En partant de Rustrel, nous faisons du stop sur une ligne droite à 90 km/h, ce qui n'est jamais vraiment agréable. Mais rapidement, un taxi s'arrête, Pierre-Elie court lui dire que nous n'avions pas vu que c'était un taxi, mais Marcel, lui, avait bien l'intention de nous prendre ! Nous expérimentons alors pour la première fois le taxi-stop ! A 74 ans, Marcel travaille toujours car il adore son métier ! Rencontrer des gens et conduire sont ses deux passions, il connaît ainsi l'histoire de chaque personne et cela revient pour lui à conduire des amis. Il prévoit toutefois de s'arrêter prochainement pour faire un tour de France en autogire (ULM) ! Une dernière voiture nous prend en stop ce jour là, avec un couple et un chien qui rentrent de randonnée. Ils sont décontractés et nous rigolons beaucoup car pour arrêter la cigarette, l'homme fume des feuilles de framboisiers ! Nous refaisons le monde ensemble : moins de travail et plus d'épanouissement, voilà notre programme !
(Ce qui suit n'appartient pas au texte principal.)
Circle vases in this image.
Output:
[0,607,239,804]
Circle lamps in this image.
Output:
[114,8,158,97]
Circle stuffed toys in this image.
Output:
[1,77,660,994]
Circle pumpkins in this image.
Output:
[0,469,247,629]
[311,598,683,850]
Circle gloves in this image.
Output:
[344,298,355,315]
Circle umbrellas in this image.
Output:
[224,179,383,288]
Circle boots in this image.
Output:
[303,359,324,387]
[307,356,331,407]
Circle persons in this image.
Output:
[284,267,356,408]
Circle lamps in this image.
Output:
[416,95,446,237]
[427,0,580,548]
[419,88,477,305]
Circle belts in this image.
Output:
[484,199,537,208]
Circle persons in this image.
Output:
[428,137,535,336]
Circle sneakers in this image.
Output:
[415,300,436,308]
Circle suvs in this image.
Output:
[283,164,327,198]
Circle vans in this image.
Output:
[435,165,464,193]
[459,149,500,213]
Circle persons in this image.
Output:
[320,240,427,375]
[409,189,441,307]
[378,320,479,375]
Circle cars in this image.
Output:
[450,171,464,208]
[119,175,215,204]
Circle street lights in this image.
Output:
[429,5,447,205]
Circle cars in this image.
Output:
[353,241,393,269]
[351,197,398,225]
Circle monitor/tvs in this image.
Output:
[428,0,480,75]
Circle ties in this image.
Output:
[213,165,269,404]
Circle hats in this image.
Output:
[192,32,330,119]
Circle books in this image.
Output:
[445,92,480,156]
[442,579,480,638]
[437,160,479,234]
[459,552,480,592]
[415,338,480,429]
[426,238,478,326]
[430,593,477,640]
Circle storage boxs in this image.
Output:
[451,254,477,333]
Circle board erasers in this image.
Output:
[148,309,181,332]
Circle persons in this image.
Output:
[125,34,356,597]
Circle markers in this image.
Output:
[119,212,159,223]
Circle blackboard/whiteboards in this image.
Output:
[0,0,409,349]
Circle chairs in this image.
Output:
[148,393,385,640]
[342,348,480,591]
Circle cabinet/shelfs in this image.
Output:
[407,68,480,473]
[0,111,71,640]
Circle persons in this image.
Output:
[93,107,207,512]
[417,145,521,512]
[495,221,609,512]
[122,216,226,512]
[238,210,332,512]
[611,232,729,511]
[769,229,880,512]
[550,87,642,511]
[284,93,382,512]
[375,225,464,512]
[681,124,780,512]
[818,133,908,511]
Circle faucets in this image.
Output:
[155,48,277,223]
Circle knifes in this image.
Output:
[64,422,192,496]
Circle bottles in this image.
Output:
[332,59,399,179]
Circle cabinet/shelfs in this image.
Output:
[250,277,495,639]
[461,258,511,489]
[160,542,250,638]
Le couple nous pose juste devant le portail de Marie-Alix et nous sommes pile à l'heure pour dîner. Nous nous racontons nos rencontres respectives de la journée et philosophons encore longtemps. Marie-Alix nous raconte :
"Je n'arrivais pas à pardonner mes parents pour ce qu'ils m'ont fait et pourtant j'ai essayé longtemps. Un jour j'ai découvert grâce à une amie le "Notre père" chez les protestant : "part-donne nous nos pêchés comme nous part-donnons à ceux qui nous ont offensé". J'ai alors eu un déclic, j'ai pu leur rendre leur part de responsabilité des horreurs qu'ils m'avaient fait, et ce n'était pas de la faute de la petite fille que j'étais"
Ce soir-là nous décidons également que nous n'irons finalement pas vers le Gard, la Corse nous appelle et nous n'avons pas encore découvert tout le sud-est : nous prendrons donc la direction de Nice en passant par Digne-les-bains pour découvrir une nouvelle route. Marie-Alix offre un tee-shirt à Anouk et un bracelet à chacun, nous lui offrons une de nos aquarelles avec un petit mot et une belle écorce d'arbre des gorges du Verdon. Ces adieux sont touchants et émouvants, nous nous sentons liés profondément alors que nous nous sommes pourtant rencontrés seulement 48 heures auparavant ! Ce voyage dénué d'échange monétaire nous rapproche considérablement des gens que nous croisons sur notre route, avec qui nous créons des relations profondes et uniques.